Kate Middleton’s first public appearance since her cancer announcement

Kate Middleton’s first public appearance since her cancer announcement
Kate Middleton’s first public appearance since her cancer announcement

The annual event was also an opportunity for the monarchy to demonstrate stability after months in which the king and Kate, the wife of heir to the throne Prince William, were kept apart by anticancer treatments.

In a symbolic show of unity, Charles, Queen Camilla, William, Kate and their children were joined by other members of the royal family on a balcony at Buckingham Palace at the end of the birthday parade. king. The family waved to the gathered crowd and watched a flypast of military aircraft that closed ceremonies marking the monarch’s official birthday.

This is the first time Kate has appeared in public since December. She revealed in March that she was undergoing chemotherapy for an unspecified form of cancer.

“I’m progressing well, but as anyone who goes through chemotherapy knows, there are good days and bad days,” Kate said in a statement released Fridayadding that he still had “a few months” of treatment left.

Kate said she was “not out of the woods yet” and authorities stressed that Saturday’s engagement did not herald a full return to public life.

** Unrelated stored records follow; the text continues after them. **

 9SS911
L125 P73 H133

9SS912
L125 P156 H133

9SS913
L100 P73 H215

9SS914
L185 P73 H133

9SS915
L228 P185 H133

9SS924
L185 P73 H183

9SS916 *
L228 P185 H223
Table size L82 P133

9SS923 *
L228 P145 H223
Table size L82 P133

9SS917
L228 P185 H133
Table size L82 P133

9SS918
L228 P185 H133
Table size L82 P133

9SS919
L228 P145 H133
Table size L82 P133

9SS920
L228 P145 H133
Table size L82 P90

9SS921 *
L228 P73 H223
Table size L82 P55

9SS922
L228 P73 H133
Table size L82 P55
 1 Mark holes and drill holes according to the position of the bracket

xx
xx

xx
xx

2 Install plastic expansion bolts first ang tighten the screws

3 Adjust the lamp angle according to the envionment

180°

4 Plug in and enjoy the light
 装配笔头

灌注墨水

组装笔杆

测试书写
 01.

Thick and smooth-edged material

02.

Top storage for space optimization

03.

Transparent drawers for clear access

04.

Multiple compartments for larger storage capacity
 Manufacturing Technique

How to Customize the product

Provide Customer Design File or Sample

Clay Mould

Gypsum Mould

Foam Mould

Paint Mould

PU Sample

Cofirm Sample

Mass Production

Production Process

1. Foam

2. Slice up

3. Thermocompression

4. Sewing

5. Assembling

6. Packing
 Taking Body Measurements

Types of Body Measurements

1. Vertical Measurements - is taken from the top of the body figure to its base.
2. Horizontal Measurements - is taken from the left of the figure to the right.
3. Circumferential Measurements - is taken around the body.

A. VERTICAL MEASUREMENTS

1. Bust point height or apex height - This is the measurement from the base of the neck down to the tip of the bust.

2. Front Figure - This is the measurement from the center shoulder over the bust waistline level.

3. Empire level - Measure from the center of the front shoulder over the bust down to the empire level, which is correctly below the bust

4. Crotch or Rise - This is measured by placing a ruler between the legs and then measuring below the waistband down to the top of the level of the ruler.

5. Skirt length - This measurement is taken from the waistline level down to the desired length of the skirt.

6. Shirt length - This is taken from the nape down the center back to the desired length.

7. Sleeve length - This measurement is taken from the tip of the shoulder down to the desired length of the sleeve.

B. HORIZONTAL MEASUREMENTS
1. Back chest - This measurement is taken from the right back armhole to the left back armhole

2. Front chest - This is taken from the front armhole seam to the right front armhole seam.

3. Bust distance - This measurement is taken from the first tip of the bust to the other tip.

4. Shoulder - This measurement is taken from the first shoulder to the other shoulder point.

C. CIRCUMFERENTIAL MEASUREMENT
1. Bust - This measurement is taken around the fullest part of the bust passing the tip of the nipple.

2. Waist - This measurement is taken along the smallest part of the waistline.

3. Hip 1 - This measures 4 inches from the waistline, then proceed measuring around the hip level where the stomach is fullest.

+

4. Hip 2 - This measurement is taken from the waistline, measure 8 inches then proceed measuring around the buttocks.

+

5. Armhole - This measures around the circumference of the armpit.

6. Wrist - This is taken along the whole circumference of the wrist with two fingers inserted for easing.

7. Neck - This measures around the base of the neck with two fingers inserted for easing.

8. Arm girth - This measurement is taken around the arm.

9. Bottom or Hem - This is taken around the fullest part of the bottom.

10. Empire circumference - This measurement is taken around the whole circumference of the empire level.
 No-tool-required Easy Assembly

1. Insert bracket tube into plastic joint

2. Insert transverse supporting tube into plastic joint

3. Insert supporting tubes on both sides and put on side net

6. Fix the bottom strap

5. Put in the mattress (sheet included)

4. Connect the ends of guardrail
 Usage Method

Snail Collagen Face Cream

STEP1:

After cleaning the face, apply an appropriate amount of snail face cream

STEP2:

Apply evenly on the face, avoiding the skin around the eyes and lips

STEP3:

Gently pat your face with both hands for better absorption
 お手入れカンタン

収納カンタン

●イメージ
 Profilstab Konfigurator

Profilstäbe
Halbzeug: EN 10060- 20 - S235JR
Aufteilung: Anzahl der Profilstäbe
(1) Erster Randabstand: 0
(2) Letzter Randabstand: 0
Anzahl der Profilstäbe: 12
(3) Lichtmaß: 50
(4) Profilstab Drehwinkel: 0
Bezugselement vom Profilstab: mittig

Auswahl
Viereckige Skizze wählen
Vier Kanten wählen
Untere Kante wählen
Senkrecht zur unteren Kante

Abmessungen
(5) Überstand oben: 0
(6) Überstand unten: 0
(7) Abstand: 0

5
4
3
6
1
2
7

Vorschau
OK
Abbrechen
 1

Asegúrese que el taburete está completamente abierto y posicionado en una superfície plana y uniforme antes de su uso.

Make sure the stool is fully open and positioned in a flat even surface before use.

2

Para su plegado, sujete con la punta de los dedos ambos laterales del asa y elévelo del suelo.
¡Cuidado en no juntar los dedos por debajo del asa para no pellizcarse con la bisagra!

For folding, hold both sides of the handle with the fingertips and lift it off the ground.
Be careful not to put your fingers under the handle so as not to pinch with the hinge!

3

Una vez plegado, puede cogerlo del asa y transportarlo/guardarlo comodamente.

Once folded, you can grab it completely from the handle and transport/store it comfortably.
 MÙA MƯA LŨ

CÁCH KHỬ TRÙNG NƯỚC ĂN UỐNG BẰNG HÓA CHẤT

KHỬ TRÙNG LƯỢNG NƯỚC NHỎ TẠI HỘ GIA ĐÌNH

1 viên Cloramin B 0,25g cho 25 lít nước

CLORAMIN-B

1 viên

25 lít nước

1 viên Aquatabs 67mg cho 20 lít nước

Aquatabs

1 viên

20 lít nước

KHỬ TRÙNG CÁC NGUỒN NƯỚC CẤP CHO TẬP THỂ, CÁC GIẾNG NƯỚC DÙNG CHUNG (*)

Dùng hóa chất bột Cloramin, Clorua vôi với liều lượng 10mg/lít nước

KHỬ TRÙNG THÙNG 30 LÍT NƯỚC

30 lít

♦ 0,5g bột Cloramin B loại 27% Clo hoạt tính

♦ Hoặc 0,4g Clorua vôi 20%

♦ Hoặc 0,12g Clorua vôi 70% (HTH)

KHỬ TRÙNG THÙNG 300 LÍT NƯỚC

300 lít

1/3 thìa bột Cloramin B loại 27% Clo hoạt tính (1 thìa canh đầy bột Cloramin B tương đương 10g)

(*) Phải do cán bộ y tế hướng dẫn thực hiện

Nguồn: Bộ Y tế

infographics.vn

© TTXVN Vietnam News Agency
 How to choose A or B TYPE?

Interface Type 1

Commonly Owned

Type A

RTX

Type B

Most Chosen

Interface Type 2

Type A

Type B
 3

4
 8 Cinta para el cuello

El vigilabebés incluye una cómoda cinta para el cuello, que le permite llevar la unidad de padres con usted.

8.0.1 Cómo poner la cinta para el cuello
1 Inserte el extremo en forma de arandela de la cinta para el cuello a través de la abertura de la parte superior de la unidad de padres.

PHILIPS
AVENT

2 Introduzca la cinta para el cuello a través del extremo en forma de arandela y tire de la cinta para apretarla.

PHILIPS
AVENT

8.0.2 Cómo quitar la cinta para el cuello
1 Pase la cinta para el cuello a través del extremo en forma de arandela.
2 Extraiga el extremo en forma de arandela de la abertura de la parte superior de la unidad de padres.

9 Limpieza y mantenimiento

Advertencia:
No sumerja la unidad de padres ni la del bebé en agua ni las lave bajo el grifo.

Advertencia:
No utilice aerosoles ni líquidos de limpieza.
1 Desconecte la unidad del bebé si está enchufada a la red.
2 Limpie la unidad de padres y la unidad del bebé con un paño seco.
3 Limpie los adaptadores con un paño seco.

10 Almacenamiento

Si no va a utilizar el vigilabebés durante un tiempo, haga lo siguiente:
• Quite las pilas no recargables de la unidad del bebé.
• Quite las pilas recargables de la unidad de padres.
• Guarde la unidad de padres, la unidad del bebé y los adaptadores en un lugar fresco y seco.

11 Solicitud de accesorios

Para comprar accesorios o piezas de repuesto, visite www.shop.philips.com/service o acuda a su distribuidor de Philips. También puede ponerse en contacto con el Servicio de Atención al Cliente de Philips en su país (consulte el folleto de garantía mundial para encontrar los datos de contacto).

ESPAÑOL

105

Huge crowds gather each June to watch the anniversary parade, also known as Trooping the Color, which begins with a procession involving horses, musicians and hundreds of soldiers in ceremonial uniform starting on Buckingham Palace.

The princess, 42, was first seen in public when she traveled by horse-drawn carriage from the palace to the main avenue known as ‘The Mall’ with her children George, 10, Charlotte, 9 years old, and Louis, 6 years old. Onlookers cheered when they spotted Kate, wearing a white dress by designer Jenny Packham and a wide-brimmed hat by Philip Treacy.

She watched the ceremony with the children from the window of a building overlooking Horse Guards Parade, the parade ground in central London. Louis yawned widely at one point during the ceremony, but mostly he watched attentively.

Prince William, in military uniform, rode on horseback for the ceremony, during which troops parade before the king with their regiment’s flag, or “color.” Precision marches and martial music harken back to the days when a regiment’s flag was a vital rallying point in the fog of battle.

Charles, who is also being treated for an undisclosed form of cancer, traveled in a carriage with Queen Camilla, rather than on horseback as he did last year. The king inspected the troops from a dais on the parade ground, saluting the elite regiments of the Foot Guards as they marched before him.

Five regiments parade in turn, and this year, it was the turn of a company of the Irish Guards, of which Kate is the honorary colonel. The troops, dressed in scarlet tunics and bearskin hats, were led to the parade ground by their mascot, an Irish wolfdog named Seamus.

Charles, 75, revealed his cancer in February and recently returned to public duties. Last week he attended commemorations of the 80th anniversary of D-Day, the Allied invasion of Nazi-occupied Europe on June 6, 1944.

SEE ALSO | Historic first: the PQ enters the Blue Room without having taken an oath to the king

It’s not “true”

One of the many oddities of the British royal convention is that Saturday is not the king’s actual birthday, which occurs in November. Like his mother, Queen Elizabeth II, Charles officially celebrates his birthday on the second Saturday in June. This date was chosen because the weather is generally good, although the first light of the sun has given way to a noisy and rainy day in London.

The rain stopped for most of the ceremony, but began to fall as the massed troops escorted the royal carriages to Buckingham Palace, amid a soggy but enthusiastic crowd.

The blue skies returned as the family went out onto the balcony to watch the Royal Air Force’s aerobatic team, the Red Arrows, fly over the city, sending up plumes of red, white and blue steam.

Thousands of royal fans, clad in raincoats and umbrellas, cheered, while a handful of anti-monarchist protesters chanted: “Not my king.”

Spectators who braved the unstable weather were treated to a spectacle of pageantry and precision in which 1,400 soldiers, 250 military musicians and more than 200 horses took part. Equine participants included Trojan, Tennyson and Vanquish, three of the five military horses who caused mayhem in April when they escaped and ran loose in central London.

The horses were carrying out routine exercises near Buckingham Palace on April 24 when they were frightened by noise from a nearby construction site and galloped through the streets of the capital, crashing into vehicles and causing chaos at the hour morning rush hour.

The Army says the other two horses are recovering well and are also expected to return to duty.